PROMPT. For this exercise, copy exactly every line from the one holding "L.R.Baggs Align Equalizer" through the end of the data, both included. Omit pictures.

THE RECORDS.
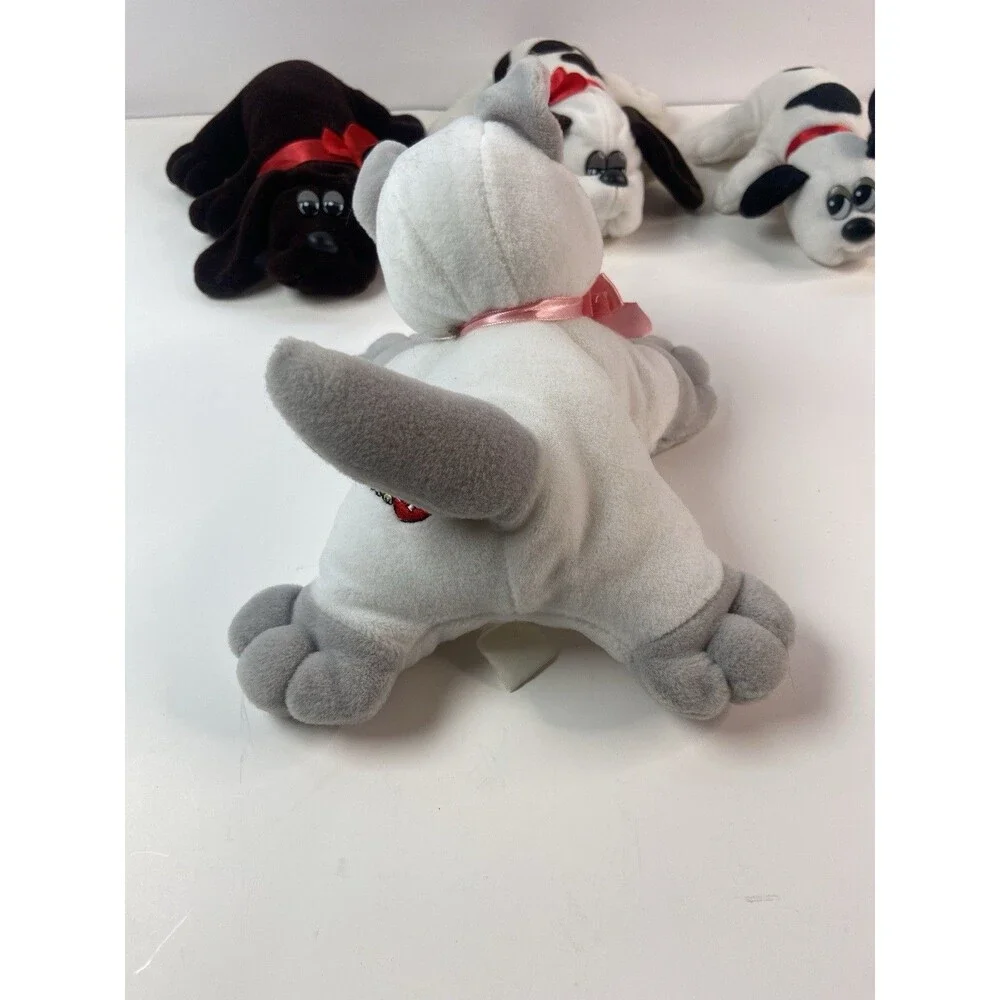 Vintage Tonka 1985 Pound Puppies Kitties Mini 8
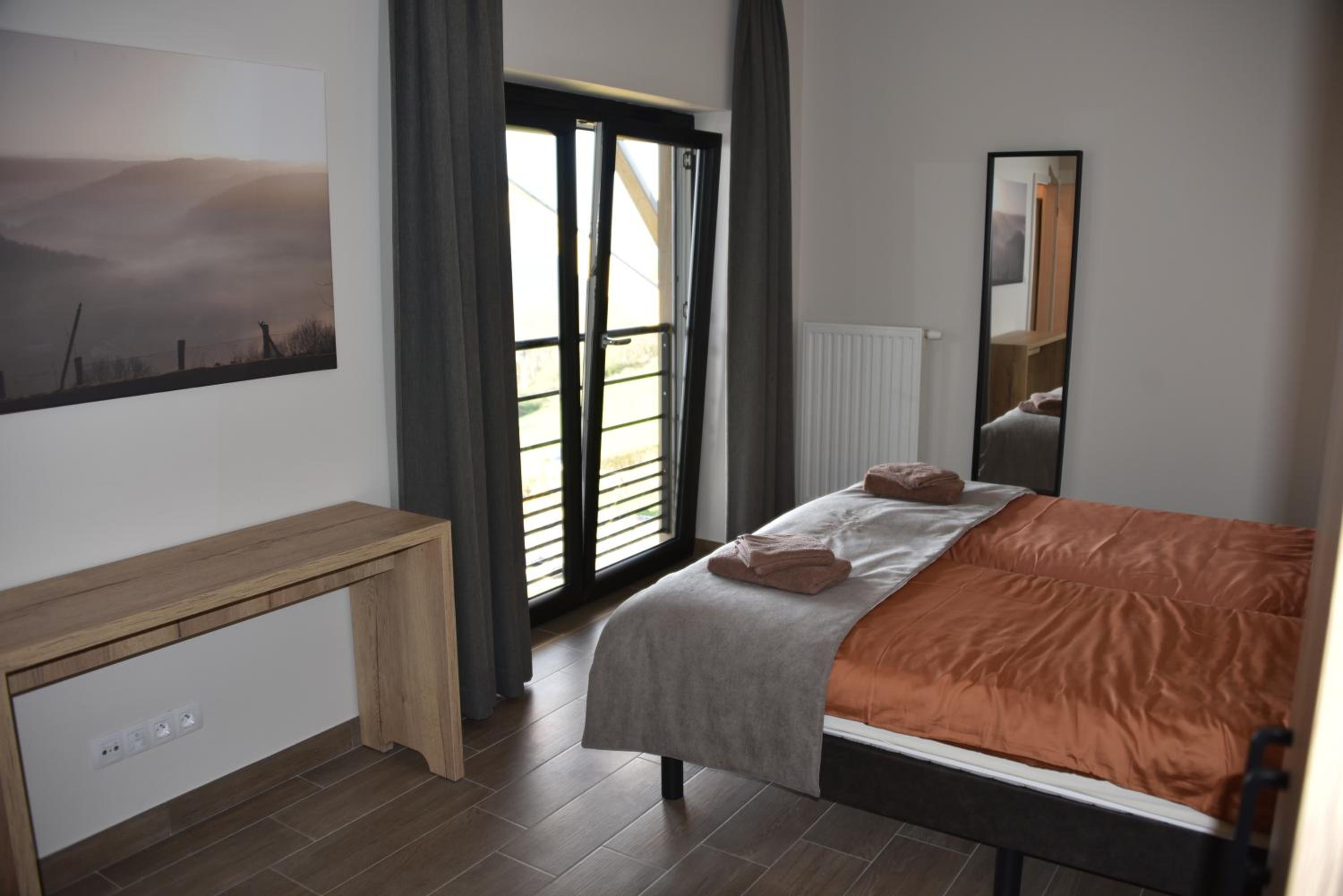 Rochehaut, Les Semoiselles, Villa Charlotte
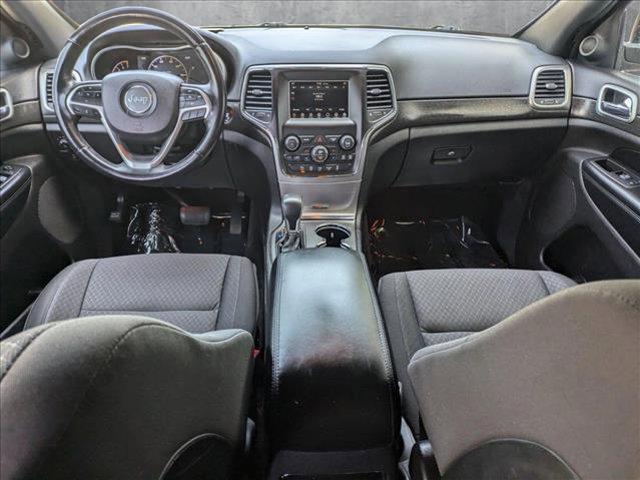 used 2018 Jeep Grand Cherokee car, priced at $17,400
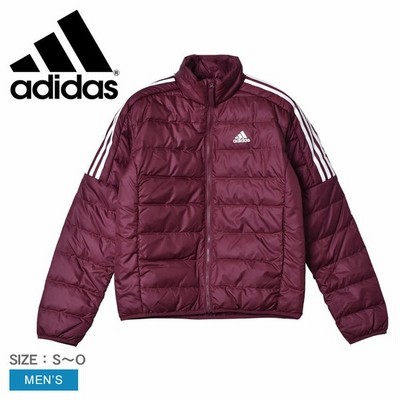 アディダス ダウンジャケット メンズ エッセンシャルズ ダウンジャケット Adidas Izg13 ブラック 黒 グリーン カーキ アウター 通販 Lineポイント最大get Lineショッピング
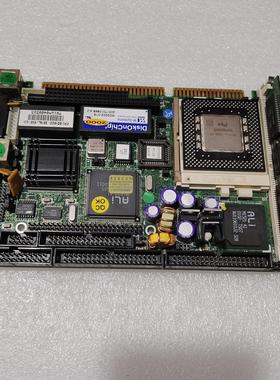 （设备配件）神达  MSC-251AL-BS5-ISA 586半长卡 台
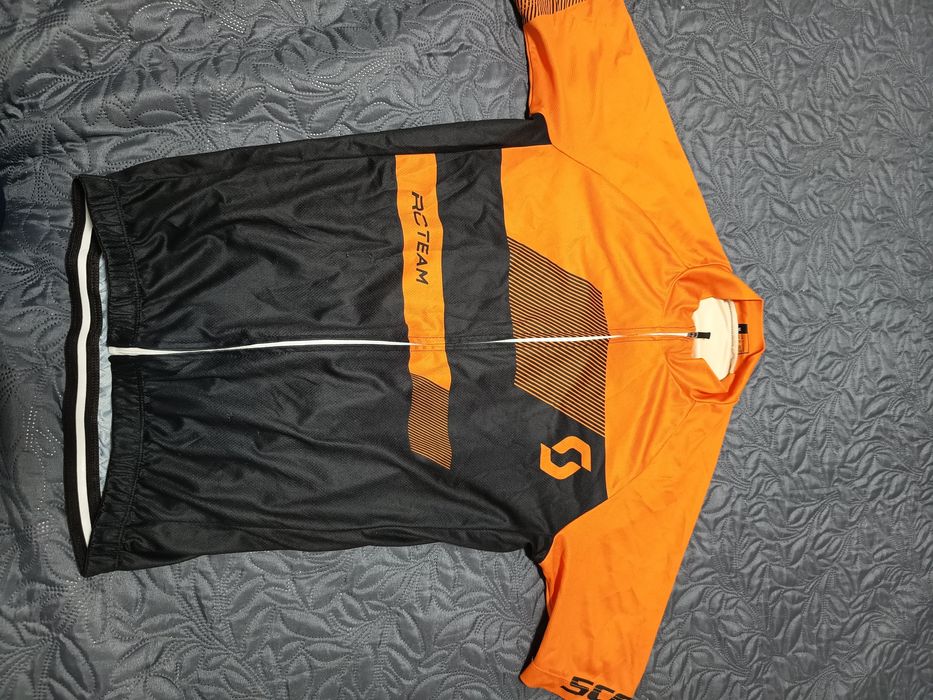 Jersey+ calções Scott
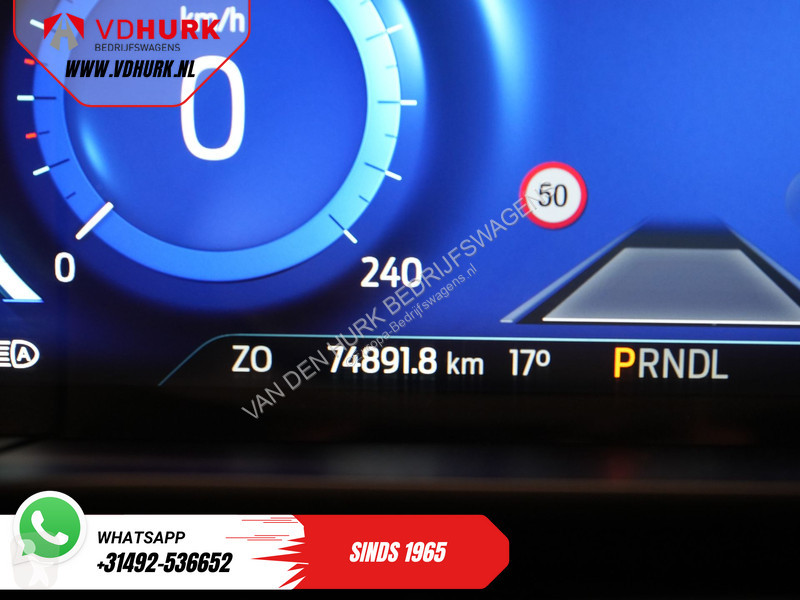 Nyttofordon Ford 2.5 PHEV 225 pk ST-Line LED/...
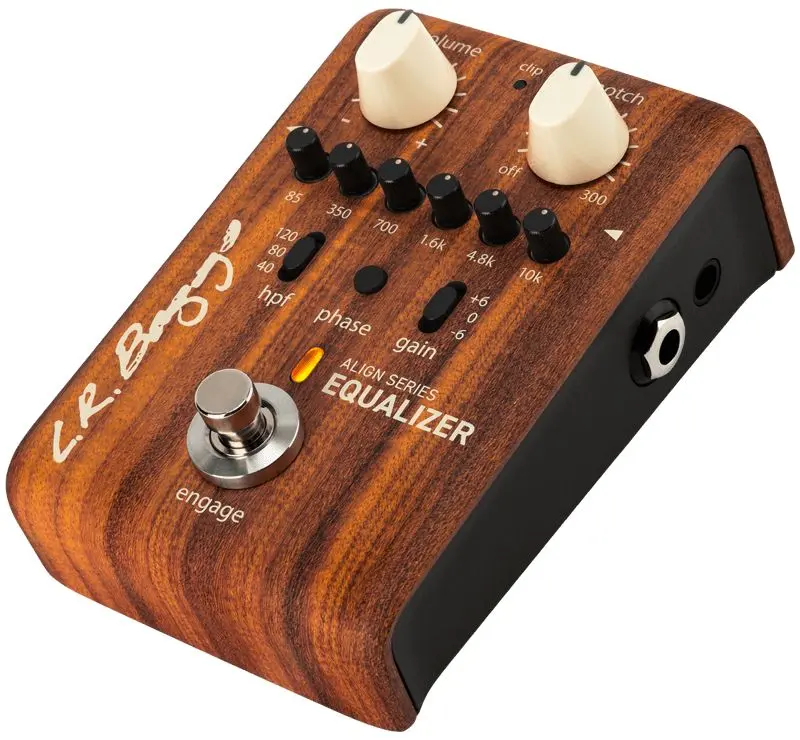 L.R.Baggs Align Equalizer 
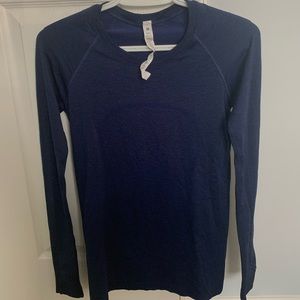 Navy Blue Swiftly Tech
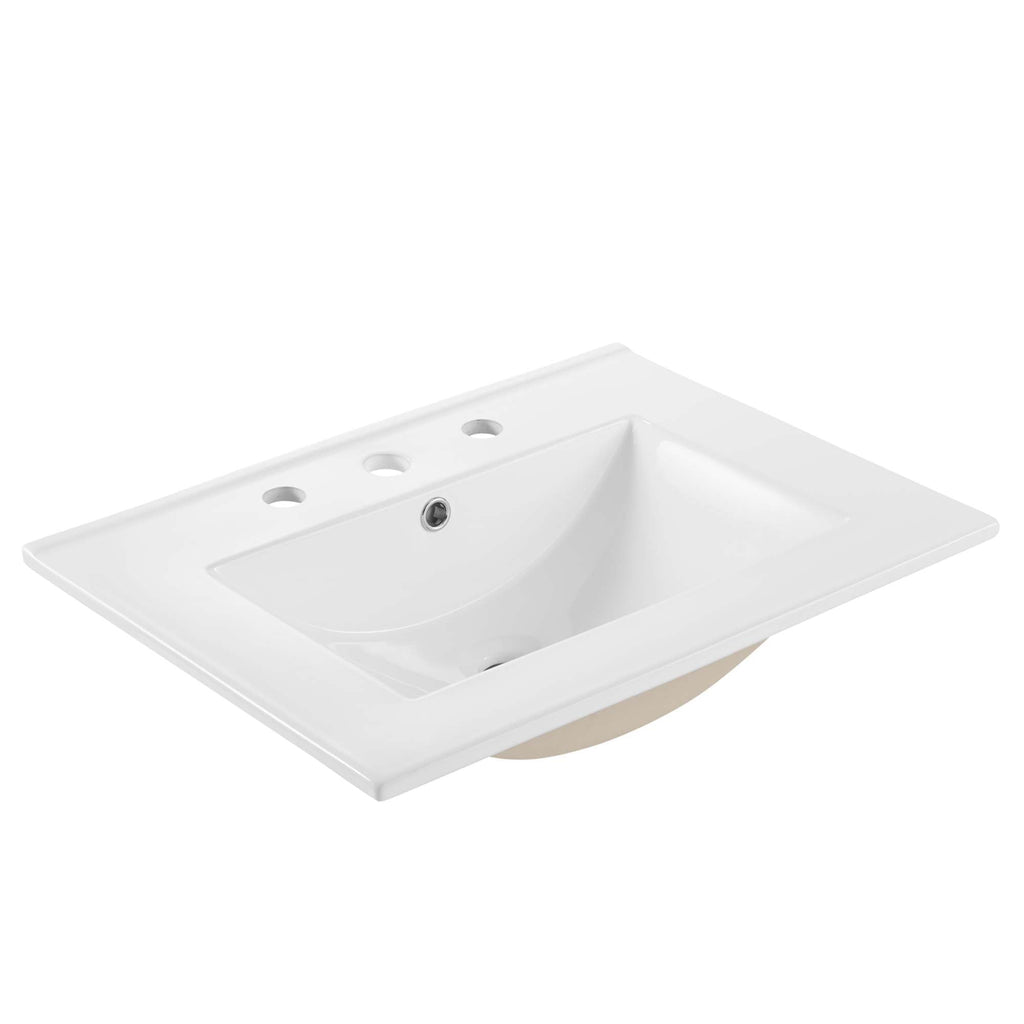 Laguna Bathroom Vanity Basin Included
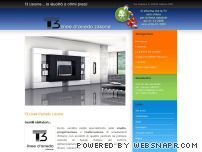 T3 LINEE D'ARREDO LISSONE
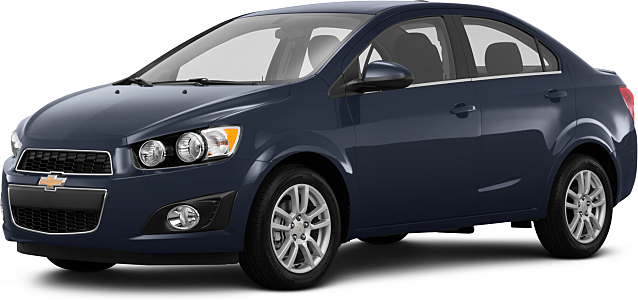 2015 Chevrolet Sonic LT Auto at Rocky Top Chrysler Dodge Jeep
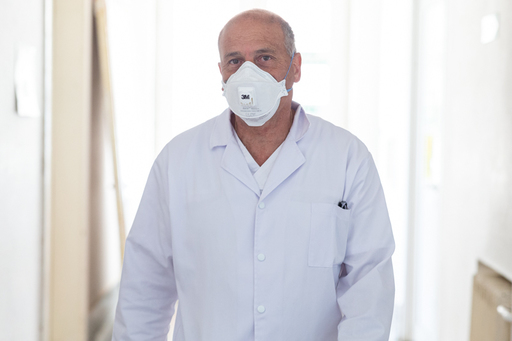 Medicul Virgil Musta de la Spitalul de Boli Infecţioase Timişoara: Ideal ar fi să se blocheze totul două sau trei săptămâni/ Acum va trebui să alegem între ce putem salva şi ce nu putem salva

PROBLEM SOLUTION.
 L.R.Baggs Align Equalizer 
 Navy Blue Swiftly Tech
 Laguna Bathroom Vanity Basin Included
 T3 LINEE D'ARREDO LISSONE
 2015 Chevrolet Sonic LT Auto at Rocky Top Chrysler Dodge Jeep
 Medicul Virgil Musta de la Spitalul de Boli Infecţioase Timişoara: Ideal ar fi să se blocheze totul două sau trei săptămâni/ Acum va trebui să alegem între ce putem salva şi ce nu putem salva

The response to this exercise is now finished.